*TO DO*.
Every entry has to be restated word for word.

··· SOURCE DATA

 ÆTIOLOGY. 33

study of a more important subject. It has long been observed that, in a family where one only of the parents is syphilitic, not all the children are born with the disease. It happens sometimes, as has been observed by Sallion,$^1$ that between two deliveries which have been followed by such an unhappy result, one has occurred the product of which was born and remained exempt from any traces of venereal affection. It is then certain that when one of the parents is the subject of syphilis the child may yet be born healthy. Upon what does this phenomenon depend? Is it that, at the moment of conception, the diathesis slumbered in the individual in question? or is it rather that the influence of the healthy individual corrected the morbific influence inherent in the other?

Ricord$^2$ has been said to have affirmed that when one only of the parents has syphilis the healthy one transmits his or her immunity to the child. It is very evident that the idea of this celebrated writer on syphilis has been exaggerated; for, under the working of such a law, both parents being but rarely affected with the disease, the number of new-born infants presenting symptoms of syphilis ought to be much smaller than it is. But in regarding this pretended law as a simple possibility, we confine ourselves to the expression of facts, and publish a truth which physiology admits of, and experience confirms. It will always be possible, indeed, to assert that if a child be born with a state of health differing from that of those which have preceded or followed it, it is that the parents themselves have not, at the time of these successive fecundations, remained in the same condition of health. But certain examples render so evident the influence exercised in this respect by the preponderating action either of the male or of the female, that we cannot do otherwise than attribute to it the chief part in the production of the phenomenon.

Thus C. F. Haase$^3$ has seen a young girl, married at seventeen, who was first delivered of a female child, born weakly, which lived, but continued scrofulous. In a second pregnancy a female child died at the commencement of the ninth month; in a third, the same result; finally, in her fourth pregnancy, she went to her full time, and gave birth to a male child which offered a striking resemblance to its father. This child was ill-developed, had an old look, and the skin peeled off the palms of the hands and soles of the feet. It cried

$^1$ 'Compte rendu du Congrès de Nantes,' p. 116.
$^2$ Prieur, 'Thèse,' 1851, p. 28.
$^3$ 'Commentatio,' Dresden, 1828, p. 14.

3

······

*EXERCISE RESPONSE*.
 ÆTIOLOGY. 33

study of a more important subject. It has long been observed that, in a family where one only of the parents is syphilitic, not all the children are born with the disease. It happens sometimes, as has been observed by Sallion,$^1$ that between two deliveries which have been followed by such an unhappy result, one has occurred the product of which was born and remained exempt from any traces of venereal affection. It is then certain that when one of the parents is the subject of syphilis the child may yet be born healthy. Upon what does this phenomenon depend? Is it that, at the moment of conception, the diathesis slumbered in the individual in question? or is it rather that the influence of the healthy individual corrected the morbific influence inherent in the other?

Ricord$^2$ has been said to have affirmed that when one only of the parents has syphilis the healthy one transmits his or her immunity to the child. It is very evident that the idea of this celebrated writer on syphilis has been exaggerated; for, under the working of such a law, both parents being but rarely affected with the disease, the number of new-born infants presenting symptoms of syphilis ought to be much smaller than it is. But in regarding this pretended law as a simple possibility, we confine ourselves to the expression of facts, and publish a truth which physiology admits of, and experience confirms. It will always be possible, indeed, to assert that if a child be born with a state of health differing from that of those which have preceded or followed it, it is that the parents themselves have not, at the time of these successive fecundations, remained in the same condition of health. But certain examples render so evident the influence exercised in this respect by the preponderating action either of the male or of the female, that we cannot do otherwise than attribute to it the chief part in the production of the phenomenon.

Thus C. F. Haase$^3$ has seen a young girl, married at seventeen, who was first delivered of a female child, born weakly, which lived, but continued scrofulous. In a second pregnancy a female child died at the commencement of the ninth month; in a third, the same result; finally, in her fourth pregnancy, she went to her full time, and gave birth to a male child which offered a striking resemblance to its father. This child was ill-developed, had an old look, and the skin peeled off the palms of the hands and soles of the feet. It cried

$^1$ 'Compte rendu du Congrès de Nantes,' p. 116.
$^2$ Prieur, 'Thèse,' 1851, p. 28.
$^3$ 'Commentatio,' Dresden, 1828, p. 14.

3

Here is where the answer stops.